- EXERCISE AIM:
Using the records below, output the stretch that opens with the line containing "2016-07-06T05:41:50, 3-frame burst." and closes with the line containing "2022-08-27T00:26:08, 3-frame burst.", exactly and including both lines, with nothing more.

- STUDY MATERIAL:
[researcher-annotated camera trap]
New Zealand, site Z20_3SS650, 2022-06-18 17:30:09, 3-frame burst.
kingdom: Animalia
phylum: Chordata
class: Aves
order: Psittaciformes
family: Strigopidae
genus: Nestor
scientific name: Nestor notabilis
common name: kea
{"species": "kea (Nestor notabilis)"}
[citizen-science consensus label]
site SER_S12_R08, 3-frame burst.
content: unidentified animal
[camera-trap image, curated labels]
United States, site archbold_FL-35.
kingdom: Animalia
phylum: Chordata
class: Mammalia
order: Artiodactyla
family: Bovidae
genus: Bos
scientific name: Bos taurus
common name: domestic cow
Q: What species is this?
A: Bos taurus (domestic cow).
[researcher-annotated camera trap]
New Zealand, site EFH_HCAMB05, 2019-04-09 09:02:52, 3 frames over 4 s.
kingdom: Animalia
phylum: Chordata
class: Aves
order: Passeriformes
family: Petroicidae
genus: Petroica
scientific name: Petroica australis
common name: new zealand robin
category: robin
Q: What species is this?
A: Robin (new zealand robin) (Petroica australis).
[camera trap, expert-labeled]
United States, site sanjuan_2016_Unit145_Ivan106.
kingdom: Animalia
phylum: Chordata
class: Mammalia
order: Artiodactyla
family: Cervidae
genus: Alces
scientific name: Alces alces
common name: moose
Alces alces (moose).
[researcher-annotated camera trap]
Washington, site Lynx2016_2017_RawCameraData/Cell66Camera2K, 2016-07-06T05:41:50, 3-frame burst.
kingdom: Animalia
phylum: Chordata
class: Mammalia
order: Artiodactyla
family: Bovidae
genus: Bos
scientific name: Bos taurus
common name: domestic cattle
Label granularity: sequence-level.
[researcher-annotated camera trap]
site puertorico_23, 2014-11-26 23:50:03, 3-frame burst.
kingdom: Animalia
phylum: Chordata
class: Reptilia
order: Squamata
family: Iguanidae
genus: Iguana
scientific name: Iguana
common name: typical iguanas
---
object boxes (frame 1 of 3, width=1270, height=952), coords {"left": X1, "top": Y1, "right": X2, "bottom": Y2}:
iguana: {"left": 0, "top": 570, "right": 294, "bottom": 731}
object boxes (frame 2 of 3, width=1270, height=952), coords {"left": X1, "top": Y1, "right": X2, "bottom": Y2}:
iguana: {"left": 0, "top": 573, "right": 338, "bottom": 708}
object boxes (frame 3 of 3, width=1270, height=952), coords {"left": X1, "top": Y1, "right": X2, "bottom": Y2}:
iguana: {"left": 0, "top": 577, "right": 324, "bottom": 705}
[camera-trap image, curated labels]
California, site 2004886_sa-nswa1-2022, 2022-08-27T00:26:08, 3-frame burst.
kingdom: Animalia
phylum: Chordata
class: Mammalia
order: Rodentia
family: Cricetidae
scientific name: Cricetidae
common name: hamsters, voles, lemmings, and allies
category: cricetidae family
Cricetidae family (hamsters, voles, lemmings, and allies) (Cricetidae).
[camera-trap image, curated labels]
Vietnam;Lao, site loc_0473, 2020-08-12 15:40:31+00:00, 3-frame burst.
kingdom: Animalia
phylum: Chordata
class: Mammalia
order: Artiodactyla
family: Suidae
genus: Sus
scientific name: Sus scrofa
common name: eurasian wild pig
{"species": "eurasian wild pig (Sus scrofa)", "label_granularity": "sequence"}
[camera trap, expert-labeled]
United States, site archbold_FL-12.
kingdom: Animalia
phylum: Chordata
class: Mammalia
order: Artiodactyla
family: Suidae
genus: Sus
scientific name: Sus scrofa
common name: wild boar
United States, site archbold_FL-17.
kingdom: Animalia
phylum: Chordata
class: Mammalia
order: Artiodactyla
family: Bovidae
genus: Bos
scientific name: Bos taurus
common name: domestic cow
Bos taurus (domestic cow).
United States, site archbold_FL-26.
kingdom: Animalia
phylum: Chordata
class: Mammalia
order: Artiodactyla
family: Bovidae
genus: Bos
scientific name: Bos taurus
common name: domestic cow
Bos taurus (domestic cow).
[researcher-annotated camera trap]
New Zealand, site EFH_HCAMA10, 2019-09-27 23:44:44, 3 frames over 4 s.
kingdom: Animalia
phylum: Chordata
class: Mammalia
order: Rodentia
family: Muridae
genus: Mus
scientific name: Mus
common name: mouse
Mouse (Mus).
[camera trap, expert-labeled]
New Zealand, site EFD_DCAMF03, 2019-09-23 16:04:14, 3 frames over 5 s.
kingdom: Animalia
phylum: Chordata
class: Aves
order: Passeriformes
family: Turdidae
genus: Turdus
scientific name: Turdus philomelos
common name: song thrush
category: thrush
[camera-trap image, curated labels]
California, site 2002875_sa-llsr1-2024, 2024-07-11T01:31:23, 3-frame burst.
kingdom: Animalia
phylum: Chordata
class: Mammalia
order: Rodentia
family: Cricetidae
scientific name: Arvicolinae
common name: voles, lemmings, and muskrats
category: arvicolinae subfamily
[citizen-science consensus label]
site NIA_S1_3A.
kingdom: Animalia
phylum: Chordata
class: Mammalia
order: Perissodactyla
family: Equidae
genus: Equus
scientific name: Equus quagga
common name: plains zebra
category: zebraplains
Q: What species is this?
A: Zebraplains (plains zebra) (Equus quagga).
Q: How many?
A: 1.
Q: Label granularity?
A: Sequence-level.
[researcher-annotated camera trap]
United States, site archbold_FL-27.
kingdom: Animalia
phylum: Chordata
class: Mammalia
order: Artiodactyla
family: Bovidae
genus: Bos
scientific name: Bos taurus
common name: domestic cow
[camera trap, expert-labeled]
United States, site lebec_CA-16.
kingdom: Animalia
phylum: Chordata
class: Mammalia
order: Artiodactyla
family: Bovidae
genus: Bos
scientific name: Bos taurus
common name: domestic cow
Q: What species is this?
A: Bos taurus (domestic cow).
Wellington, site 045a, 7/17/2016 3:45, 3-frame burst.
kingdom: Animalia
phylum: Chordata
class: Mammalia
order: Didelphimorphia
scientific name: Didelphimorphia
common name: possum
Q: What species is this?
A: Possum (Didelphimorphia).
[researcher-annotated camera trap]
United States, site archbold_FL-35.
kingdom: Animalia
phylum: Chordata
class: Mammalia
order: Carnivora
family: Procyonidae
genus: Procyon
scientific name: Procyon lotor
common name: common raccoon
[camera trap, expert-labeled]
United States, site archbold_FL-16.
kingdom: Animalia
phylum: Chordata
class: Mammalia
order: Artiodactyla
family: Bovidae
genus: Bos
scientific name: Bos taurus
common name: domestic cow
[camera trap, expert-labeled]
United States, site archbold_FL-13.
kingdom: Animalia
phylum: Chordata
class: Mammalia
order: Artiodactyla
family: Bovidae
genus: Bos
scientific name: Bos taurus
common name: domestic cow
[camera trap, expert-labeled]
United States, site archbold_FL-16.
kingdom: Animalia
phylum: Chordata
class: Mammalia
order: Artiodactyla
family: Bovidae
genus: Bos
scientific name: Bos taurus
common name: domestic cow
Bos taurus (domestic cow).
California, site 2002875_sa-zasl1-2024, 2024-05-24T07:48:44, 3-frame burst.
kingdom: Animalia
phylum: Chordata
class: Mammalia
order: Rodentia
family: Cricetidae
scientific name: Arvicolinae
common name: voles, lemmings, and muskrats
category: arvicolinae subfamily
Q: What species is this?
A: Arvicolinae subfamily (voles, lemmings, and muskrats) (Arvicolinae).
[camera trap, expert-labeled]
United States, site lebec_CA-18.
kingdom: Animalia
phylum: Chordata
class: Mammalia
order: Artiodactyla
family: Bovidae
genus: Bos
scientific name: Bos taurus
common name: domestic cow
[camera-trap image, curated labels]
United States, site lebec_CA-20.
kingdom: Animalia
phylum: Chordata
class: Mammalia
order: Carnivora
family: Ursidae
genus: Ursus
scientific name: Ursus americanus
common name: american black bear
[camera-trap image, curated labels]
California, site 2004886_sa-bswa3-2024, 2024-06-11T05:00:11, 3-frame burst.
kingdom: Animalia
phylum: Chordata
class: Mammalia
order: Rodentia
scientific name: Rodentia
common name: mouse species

- RESULT BELOW:
Washington, site Lynx2016_2017_RawCameraData/Cell66Camera2K, 2016-07-06T05:41:50, 3-frame burst.
kingdom: Animalia
phylum: Chordata
class: Mammalia
order: Artiodactyla
family: Bovidae
genus: Bos
scientific name: Bos taurus
common name: domestic cattle
Label granularity: sequence-level.
[researcher-annotated camera trap]
site puertorico_23, 2014-11-26 23:50:03, 3-frame burst.
kingdom: Animalia
phylum: Chordata
class: Reptilia
order: Squamata
family: Iguanidae
genus: Iguana
scientific name: Iguana
common name: typical iguanas
---
object boxes (frame 1 of 3, width=1270, height=952), coords {"left": X1, "top": Y1, "right": X2, "bottom": Y2}:
iguana: {"left": 0, "top": 570, "right": 294, "bottom": 731}
object boxes (frame 2 of 3, width=1270, height=952), coords {"left": X1, "top": Y1, "right": X2, "bottom": Y2}:
iguana: {"left": 0, "top": 573, "right": 338, "bottom": 708}
object boxes (frame 3 of 3, width=1270, height=952), coords {"left": X1, "top": Y1, "right": X2, "bottom": Y2}:
iguana: {"left": 0, "top": 577, "right": 324, "bottom": 705}
[camera-trap image, curated labels]
California, site 2004886_sa-nswa1-2022, 2022-08-27T00:26:08, 3-frame burst.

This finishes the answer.